Adapun pembatas bagi imam juga termasuk pembatas bagi makmum di belakangnya, menurut pendapat yang telah disepakati ulama. Karena, Rasulullah shallallahu ‘alaihi wasallam sendiri telah mencontohkan hal itu. Beliau shalat di belakang pembatas dan tidak menyuruh para sahabat yang menjadi makmum untuk membuat pembatas lain bagi mereka sendiri. Pendapat ini sama dengan pendapat Malikiyyah dan Hanafiyyah seperti disebutkan di atas.
Dalam hadits lain Ibnu Abbas berkata, “Suatu hari aku datang ke Mina dengan naik keledai betina, dan Rasulullah shallallahu ‘alaihi wasallam waktu itu sedang mendirikan shalat bersama para sahabat tanpa ada dinding pembatas di depan beliau. Kemudian aku berjalan di depan sebagian barisan shalat, lantas aku turun dan membiarkan keledaiku untuk merumput.

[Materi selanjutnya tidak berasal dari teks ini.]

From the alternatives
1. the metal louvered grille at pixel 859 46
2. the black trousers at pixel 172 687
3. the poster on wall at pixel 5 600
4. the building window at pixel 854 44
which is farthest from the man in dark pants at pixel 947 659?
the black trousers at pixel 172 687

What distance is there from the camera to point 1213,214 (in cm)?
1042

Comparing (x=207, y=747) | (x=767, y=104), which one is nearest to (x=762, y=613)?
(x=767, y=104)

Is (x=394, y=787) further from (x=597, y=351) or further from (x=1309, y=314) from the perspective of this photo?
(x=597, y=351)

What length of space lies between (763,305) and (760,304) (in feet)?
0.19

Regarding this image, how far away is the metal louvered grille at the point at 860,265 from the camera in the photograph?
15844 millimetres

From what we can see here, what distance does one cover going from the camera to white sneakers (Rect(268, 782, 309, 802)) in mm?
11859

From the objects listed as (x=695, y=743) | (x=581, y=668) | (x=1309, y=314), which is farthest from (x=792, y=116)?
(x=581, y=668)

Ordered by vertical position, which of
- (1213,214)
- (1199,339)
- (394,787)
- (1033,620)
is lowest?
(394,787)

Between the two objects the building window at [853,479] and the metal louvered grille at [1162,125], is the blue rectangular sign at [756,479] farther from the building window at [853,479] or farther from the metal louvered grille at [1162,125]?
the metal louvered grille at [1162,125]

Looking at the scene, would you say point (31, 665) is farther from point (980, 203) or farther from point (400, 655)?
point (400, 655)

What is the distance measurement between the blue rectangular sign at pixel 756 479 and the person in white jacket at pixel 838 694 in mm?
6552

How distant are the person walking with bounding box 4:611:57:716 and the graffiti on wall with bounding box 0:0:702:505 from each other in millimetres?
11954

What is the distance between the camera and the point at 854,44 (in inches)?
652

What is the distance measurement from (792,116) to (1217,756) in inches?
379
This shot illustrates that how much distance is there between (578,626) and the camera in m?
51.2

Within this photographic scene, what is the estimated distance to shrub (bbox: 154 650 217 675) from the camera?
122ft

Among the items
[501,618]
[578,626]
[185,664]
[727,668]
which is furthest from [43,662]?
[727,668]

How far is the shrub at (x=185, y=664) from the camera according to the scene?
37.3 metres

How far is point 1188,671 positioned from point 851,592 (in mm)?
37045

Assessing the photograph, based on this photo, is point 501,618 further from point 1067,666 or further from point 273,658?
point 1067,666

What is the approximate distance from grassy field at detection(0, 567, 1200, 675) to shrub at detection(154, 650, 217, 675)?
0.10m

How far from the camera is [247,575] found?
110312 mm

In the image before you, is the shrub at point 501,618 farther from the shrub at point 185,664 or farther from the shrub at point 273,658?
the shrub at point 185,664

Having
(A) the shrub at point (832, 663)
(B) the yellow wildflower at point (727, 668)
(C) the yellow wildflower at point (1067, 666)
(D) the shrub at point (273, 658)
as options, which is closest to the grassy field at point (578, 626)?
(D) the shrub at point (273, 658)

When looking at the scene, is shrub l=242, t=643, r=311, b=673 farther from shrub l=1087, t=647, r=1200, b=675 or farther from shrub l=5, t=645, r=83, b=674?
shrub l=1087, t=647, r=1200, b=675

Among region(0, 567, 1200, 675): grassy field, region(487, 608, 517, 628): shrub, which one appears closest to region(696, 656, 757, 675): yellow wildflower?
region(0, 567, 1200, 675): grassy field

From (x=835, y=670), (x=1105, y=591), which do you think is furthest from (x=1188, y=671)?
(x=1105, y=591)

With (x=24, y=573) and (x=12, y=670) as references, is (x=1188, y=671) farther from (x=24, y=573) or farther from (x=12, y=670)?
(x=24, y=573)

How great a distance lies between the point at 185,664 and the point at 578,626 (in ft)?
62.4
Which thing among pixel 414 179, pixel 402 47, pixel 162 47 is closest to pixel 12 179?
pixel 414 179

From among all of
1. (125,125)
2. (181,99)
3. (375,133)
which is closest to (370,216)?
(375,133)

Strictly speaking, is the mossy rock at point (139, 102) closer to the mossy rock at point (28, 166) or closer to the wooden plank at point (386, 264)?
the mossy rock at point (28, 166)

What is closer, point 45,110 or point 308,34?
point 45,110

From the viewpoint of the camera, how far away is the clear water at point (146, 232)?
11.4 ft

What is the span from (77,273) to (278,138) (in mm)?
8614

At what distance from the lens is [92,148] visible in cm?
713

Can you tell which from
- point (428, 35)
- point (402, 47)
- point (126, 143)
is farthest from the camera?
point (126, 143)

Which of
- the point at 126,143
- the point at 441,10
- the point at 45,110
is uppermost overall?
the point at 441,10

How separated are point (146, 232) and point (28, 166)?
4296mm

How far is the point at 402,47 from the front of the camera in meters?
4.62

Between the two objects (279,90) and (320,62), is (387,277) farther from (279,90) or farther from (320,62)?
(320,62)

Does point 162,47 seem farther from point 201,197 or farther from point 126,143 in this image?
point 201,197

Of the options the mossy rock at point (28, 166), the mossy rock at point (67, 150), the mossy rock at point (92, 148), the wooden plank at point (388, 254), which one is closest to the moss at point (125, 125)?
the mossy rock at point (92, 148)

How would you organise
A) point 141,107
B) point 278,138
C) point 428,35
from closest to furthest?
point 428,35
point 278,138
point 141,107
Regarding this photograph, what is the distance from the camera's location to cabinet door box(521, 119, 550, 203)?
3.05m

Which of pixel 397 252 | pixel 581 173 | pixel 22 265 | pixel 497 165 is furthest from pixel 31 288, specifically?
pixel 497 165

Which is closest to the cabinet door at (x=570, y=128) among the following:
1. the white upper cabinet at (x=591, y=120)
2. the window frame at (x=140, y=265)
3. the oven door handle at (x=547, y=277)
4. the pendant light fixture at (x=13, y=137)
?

Setelah itu, aku ikut shalat dan masuk ke dalam barisan, dan tidak ada seorang pun yang menyalahkan tindakanku.” Muttafaqun ‘alaihi.
Ulama Hanabilah menuturkan bahwa shalat di Mekah tanpa pembatas hukumnya boleh. Diriwayatkan dari Nabi shallallahu ‘alaihi wasallam, sebagaimana disebutkan oleh Imam Ahmad, bahwa Rasulullah shallallahu ‘alaihi wasallam mendirikan shalat di Mekah tanpa ada pembatas antara beliau dan orang-orang yang sedang thawaf. Hadits ini menjelaskan bahwa hukum ini khusus di Mekah.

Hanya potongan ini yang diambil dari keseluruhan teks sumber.